DES MOINES, Iowa (AP) — An Iowa Department of Public Safety employee has been fired for improperly accessing the criminal records of her two daughters, according to a recent ruling denying her unemployment benefits.
Kathleen Sohn was fired Dec. 5 after the Division of Criminal Investigation learned that someone using her name and password had used a law enforcement database to access the records of her daughters on May 15, according to last week's ruling from Administrative Law Judge Bonny Hendricksmeyer.
Sohn flatly denied accessing those records during a disciplinary interview in November, but she couldn't explain how her name and password could have been used, the ruling said. At an appeal hearing for unemployment benefits last week, Sohn said she could not remember accessing the records — an explanation that Hendricksmeyer said was not convincing.
Hendricksmeyer concluded that Sohn, an information technology support worker who had been with DPS for two years, did access the records and violated a policy that bars employees from handling criminal records relating to their relatives.
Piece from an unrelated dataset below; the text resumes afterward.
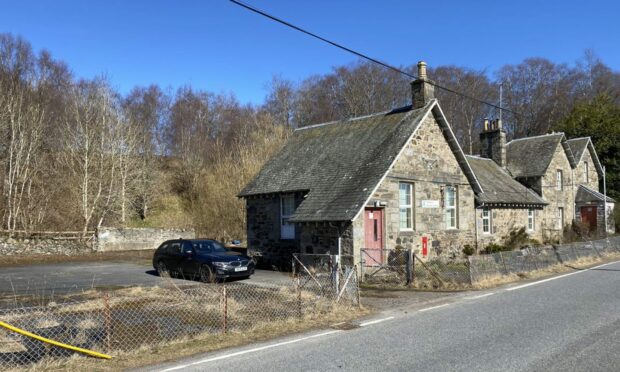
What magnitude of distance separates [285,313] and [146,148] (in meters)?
38.6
Because her actions amounted to workplace misconduct, Sohn is ineligible for unemployment benefits, she found.
Following the policy is important to protect the department against allegations of improperly altering or leaking sensitive information, although there is no indication either happened in this case, she wrote.
"The public must have confidence in the accuracy of public records," she wrote. "The claimant's conduct was a violation of the duties and responsibilities the employer has the right to expect of an employee and of the right of the public to trust employees who deal with such records."
Sohn, 53, was placed on administrative leave in September after the potential misuse of the Iowa Criminal Justice Information System was discovered. As is typical, DCI launched a criminal investigation because improperly accessing records could be a crime.
Polk County Attorney John Sarcone said in October that he would not file criminal charges because prosecutors in his office found no criminal intent. Much of the information that was accessed would have been available through public sources, such as Iowa's online courts database, he said at the time.
A listed phone number for Sohn in Des Moines rang busy Tuesday and Wednesday.